WHAT IS EXPECTED:
Could you continue the article on what spam cost the law firm Allen Matkins, starting right after its last sentence?

TEXT EXCERPT:
--------------------------------
But Gillman, the firm's director of technology, said there was one consolation he took from the experience: It helped open his eyes to the enormous cost of spam - roughly a half-million dollars per year in lost productivity, network storage, wasted bandwidth and end-user support for his company.

The good news is that he's since reduced that burden by about 80%.

Surveys by research firms that peg the cost of spam at hundreds of dollars per typical U.S. worker, or billions of dollars to the overall economy, fail to adequately convey what Gillman and other network executives are learning from running the numbers on their own organizations. In an effort to personalize that more abstract research data, Gillman agreed to share his firm's numbers with Network World.

Among the key findings:

• Between the lawyers at Allen Matkins and their support staff of 300, lost productivity shoveling spam was estimated at $300,000.

• Bandwidth consumption accounted for another $17,000.

• Storage costs were pegged at $114,000 more.

When the firm gave the lawyers the BlackBerries in 2000, the reaction was universally positive and appreciative. But it wasn't long before that giddiness gave way to the realities of spam, which even then represented about 54% of the firm's messaging traffic, Gillman says.

Many lawyers ditched the devices because the onslaught of spam was so heavy. At the time the devices replicated a user's in-box instead of providing real-time alerts as they do today.

"We got the same spam twice, once at work and once on the BlackBerry. It was very frustrating," says Gillman, who spearheads IT for the firm's six offices throughout California.

That was the human toll. The financial burden was even more depressing - spam had cost more than $1,000 per user per year, he says.
--------------------------------
SUPPLIED MATERIAL:
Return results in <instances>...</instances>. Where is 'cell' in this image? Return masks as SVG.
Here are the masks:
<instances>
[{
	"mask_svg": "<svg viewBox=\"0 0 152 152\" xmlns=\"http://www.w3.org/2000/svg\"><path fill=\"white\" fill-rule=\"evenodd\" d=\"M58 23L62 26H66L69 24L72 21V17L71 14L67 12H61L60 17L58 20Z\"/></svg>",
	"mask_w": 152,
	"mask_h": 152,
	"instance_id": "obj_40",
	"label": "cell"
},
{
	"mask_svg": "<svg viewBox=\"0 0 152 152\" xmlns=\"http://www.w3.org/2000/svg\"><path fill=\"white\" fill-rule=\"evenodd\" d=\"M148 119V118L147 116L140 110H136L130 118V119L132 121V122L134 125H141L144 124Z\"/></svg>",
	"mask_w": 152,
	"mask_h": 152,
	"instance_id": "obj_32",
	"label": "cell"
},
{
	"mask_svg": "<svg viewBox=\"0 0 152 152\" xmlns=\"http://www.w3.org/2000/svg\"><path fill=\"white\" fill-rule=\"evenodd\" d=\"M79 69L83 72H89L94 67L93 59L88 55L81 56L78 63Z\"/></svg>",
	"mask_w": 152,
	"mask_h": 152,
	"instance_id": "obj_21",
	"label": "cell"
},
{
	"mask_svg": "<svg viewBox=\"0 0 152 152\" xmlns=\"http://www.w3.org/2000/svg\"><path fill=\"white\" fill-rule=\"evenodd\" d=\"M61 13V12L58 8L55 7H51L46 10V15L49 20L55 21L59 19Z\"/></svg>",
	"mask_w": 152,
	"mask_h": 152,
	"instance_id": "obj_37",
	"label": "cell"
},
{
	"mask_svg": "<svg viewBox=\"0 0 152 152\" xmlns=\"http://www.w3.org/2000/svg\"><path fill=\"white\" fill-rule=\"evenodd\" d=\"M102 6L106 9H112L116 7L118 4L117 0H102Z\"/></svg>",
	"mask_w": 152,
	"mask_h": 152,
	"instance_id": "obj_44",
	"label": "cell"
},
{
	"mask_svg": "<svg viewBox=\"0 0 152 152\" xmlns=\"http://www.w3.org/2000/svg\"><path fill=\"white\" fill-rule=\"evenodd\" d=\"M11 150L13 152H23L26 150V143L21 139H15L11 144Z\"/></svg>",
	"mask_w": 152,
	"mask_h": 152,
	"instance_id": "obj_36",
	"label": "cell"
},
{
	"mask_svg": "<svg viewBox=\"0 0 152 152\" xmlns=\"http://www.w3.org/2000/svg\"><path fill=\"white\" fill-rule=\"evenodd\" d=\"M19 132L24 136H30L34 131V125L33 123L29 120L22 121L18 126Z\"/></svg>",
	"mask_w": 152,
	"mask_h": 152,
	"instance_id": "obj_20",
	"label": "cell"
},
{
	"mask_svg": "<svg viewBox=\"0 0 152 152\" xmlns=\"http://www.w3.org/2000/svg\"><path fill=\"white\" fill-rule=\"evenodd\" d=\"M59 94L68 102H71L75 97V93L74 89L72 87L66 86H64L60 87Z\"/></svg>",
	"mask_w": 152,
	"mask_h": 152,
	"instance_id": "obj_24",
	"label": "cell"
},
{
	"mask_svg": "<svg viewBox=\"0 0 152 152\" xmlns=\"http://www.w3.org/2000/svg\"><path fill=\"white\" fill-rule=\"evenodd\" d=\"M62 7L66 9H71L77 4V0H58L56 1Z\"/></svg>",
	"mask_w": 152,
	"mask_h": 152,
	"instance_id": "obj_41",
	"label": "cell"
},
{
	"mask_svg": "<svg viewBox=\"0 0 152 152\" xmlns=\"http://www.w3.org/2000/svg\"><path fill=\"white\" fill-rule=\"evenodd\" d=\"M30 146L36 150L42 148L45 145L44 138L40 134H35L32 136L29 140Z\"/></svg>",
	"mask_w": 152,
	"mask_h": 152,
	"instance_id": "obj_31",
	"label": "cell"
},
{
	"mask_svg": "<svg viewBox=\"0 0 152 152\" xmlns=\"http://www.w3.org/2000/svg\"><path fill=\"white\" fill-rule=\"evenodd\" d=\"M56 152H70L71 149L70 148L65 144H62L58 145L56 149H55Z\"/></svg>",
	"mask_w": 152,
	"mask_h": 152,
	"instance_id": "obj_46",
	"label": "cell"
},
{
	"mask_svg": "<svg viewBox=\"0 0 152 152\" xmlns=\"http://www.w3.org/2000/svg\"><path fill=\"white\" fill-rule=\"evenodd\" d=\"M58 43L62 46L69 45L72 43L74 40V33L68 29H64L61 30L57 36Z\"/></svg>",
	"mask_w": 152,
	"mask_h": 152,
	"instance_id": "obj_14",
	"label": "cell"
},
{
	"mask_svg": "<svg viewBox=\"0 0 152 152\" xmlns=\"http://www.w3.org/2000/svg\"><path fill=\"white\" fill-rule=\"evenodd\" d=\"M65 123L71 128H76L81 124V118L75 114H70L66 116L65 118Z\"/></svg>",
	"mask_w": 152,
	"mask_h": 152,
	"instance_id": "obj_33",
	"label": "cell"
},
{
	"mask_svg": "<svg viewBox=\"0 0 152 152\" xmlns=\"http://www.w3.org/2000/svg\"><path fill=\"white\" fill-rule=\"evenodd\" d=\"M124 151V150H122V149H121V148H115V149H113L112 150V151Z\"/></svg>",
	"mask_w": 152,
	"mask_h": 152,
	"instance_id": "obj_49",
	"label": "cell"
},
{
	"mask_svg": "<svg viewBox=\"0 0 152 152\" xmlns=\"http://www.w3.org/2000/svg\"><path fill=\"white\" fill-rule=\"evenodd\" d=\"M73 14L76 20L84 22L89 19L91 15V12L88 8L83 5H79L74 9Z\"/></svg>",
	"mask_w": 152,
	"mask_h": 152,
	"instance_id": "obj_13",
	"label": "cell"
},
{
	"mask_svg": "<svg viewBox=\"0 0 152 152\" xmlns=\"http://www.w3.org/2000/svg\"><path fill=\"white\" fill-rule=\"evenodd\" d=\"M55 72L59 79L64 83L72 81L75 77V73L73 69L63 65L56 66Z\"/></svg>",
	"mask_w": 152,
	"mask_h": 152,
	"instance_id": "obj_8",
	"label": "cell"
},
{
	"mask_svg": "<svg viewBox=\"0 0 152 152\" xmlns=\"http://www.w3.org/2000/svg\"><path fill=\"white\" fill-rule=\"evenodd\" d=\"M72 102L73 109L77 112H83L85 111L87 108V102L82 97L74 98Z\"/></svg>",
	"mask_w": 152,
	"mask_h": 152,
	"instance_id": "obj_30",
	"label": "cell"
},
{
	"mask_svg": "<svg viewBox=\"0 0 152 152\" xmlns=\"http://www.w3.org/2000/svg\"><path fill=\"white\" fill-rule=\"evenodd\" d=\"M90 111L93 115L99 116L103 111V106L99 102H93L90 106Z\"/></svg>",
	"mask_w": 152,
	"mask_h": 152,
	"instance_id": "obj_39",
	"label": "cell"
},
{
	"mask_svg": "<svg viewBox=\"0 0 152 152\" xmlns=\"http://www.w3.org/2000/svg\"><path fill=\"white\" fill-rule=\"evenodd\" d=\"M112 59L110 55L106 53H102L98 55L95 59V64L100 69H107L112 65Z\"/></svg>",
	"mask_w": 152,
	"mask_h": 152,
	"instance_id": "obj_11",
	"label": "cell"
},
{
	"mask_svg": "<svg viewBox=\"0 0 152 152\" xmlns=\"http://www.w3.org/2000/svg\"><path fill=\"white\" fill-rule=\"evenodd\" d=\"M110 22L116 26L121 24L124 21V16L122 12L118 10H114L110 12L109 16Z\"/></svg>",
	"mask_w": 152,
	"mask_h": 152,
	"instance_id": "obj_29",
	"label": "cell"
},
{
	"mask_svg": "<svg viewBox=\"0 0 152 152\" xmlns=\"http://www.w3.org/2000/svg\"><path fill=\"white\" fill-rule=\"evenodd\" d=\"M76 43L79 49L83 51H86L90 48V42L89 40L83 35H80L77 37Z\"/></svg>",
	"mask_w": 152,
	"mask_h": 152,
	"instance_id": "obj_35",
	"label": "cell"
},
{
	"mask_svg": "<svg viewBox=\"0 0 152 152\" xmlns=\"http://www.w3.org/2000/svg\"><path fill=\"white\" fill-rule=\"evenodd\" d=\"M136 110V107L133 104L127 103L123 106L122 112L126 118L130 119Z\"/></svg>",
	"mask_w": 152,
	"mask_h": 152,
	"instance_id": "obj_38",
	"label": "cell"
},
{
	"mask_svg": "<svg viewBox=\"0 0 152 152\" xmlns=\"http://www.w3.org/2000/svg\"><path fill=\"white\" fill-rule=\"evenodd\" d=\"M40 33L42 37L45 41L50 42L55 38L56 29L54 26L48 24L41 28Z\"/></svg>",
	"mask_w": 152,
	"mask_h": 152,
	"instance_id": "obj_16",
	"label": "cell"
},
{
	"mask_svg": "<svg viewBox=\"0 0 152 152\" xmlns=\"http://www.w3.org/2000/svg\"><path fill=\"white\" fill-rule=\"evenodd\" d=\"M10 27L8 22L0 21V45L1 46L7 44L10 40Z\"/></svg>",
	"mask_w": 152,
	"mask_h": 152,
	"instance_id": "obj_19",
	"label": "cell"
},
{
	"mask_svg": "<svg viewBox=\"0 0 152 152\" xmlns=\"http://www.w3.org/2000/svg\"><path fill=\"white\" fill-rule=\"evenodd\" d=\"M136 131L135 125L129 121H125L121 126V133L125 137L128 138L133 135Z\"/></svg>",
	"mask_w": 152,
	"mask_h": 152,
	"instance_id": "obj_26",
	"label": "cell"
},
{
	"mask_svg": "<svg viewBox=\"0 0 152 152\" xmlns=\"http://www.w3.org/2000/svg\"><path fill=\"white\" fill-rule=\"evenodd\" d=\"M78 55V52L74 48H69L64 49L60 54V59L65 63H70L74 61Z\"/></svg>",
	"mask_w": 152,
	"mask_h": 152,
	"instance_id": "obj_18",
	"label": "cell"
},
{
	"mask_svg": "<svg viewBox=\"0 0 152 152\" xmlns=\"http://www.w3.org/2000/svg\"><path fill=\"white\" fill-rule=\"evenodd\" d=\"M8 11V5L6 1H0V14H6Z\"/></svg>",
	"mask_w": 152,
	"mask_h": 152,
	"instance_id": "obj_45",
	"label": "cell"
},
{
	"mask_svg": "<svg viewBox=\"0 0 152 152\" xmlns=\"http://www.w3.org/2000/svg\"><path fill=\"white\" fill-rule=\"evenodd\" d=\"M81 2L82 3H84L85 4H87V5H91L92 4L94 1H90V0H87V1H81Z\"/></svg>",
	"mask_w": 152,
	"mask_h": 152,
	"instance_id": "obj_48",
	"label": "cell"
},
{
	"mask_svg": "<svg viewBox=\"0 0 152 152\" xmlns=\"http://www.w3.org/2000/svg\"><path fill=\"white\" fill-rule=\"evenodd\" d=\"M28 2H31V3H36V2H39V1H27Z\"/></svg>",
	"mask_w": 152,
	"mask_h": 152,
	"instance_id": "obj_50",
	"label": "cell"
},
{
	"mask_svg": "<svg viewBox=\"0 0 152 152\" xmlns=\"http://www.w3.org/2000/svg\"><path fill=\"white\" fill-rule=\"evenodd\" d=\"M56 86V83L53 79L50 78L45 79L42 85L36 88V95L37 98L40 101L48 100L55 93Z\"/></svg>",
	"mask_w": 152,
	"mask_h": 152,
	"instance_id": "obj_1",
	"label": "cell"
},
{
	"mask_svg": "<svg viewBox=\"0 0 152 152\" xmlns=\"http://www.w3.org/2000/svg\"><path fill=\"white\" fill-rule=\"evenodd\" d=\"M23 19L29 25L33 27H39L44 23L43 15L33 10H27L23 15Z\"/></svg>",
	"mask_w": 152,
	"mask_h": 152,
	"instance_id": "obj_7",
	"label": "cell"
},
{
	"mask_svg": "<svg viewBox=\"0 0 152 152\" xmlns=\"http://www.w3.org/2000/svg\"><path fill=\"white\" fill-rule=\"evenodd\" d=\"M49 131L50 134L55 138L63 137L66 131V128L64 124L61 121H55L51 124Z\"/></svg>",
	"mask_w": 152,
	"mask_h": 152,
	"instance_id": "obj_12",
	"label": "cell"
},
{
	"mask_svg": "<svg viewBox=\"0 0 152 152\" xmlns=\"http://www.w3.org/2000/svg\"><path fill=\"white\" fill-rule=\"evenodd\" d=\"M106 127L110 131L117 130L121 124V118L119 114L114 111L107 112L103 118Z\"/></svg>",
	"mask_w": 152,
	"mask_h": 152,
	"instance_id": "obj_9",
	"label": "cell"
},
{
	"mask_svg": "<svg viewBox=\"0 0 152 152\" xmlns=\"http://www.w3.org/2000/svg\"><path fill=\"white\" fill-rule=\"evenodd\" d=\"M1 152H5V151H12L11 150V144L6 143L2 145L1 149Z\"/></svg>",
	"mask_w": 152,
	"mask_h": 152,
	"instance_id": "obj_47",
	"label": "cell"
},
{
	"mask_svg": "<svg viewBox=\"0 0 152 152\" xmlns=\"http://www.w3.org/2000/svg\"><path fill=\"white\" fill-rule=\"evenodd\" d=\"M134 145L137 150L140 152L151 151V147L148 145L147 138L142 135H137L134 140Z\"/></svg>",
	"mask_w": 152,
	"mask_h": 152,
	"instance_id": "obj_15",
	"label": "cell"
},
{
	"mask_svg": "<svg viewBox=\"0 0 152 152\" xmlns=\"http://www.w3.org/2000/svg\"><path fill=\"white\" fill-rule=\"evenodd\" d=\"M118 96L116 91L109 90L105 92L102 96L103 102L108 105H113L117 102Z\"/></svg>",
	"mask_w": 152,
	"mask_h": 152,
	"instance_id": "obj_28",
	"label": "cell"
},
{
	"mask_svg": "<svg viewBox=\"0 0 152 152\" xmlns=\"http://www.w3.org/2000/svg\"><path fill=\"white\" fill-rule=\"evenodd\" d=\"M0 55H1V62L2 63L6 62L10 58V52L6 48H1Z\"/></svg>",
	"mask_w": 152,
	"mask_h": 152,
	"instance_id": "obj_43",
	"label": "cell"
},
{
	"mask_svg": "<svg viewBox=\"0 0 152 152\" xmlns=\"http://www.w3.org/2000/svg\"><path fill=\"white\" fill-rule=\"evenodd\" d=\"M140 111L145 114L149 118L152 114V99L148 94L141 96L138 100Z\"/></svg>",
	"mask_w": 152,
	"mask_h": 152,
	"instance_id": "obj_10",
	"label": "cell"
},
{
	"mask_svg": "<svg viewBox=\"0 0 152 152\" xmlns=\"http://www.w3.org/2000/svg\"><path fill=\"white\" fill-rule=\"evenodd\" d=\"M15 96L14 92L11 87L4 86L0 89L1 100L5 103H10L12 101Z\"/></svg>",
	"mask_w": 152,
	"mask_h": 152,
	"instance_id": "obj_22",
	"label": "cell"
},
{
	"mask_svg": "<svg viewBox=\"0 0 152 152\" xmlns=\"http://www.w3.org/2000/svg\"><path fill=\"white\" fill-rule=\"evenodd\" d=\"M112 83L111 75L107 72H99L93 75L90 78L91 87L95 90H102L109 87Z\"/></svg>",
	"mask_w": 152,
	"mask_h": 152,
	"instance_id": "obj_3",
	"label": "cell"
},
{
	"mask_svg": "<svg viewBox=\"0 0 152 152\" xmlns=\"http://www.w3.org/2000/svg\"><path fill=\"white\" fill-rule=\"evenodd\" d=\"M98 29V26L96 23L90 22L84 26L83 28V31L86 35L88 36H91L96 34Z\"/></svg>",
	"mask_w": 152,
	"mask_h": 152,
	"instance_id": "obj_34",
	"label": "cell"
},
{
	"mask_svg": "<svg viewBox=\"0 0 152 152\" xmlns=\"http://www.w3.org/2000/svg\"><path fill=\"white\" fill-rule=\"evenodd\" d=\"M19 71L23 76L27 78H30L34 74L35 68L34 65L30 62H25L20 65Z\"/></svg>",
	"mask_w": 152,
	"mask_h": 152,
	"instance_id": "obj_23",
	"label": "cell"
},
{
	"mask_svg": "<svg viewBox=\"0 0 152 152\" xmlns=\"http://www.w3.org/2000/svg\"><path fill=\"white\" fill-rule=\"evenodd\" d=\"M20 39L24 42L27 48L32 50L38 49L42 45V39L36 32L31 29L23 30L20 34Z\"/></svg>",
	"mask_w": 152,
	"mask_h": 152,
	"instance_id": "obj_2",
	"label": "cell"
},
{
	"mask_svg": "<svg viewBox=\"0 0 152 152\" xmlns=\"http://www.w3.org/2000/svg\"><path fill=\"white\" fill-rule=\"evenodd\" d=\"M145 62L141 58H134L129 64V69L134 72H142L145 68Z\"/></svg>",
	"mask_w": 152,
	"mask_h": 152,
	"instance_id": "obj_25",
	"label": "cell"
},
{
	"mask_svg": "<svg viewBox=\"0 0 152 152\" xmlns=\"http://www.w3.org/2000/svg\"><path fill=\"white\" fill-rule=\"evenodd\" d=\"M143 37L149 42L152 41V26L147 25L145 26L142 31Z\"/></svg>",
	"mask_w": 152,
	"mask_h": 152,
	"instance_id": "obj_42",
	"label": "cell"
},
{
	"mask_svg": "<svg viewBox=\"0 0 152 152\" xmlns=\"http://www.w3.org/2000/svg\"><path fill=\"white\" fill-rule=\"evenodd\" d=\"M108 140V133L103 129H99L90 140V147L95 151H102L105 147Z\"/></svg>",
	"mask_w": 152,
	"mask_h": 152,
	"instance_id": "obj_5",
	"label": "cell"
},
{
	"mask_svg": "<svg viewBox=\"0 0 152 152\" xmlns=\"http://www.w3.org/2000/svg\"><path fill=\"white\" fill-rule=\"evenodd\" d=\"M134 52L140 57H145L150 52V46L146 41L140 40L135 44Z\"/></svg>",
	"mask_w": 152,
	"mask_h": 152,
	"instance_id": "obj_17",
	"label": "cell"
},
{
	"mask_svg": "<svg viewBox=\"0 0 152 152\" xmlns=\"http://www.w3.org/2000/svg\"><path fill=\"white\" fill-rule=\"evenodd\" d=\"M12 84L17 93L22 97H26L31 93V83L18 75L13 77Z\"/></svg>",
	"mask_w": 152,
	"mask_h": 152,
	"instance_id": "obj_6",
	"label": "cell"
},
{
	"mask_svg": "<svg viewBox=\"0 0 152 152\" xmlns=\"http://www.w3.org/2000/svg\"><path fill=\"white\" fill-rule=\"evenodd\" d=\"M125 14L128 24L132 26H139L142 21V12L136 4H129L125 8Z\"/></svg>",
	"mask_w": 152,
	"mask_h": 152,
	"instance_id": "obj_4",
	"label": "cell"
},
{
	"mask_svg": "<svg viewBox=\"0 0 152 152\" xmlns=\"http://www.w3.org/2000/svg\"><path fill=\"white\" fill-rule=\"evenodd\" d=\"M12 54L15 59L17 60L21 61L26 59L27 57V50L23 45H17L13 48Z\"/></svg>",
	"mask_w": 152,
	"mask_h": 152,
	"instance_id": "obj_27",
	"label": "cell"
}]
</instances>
--------------------------------
ANSWER BELOW:
Gillman reduced spam's cost per user down to roughly $200 per year, in large part by contracting with a spam-filtering service that keeps most junk e-mails from reaching his network or Microsoft Exchange e-mail servers.

"The BlackBerry issue is what made us go get a spam filter," says Gillman, who outsourced the job to FrontBridge Technologies in early 2001 at a cost of $3,500 per month. "The BlackBerry was an incredible resource and time-management tool, but we found out the true cost of spam is the amount of time you have to waste dealing with it."

Gillman says user productivity losses, which took into account the number of spams users dealt with factored with an average hourly wage, was more than $300,000 per year before the filter was deployed.

"The loss of productivity wasn't just in dealing with the spam messages," Gillman says. He estimates that his end users were spending about 5 seconds handling each spam.

"Our users are really sensitive to viruses and there were concerns that some of these messages could contain viruses, which meant time spent making and fielding user support questions." Those fears persisted even though the firm runs anti-virus software.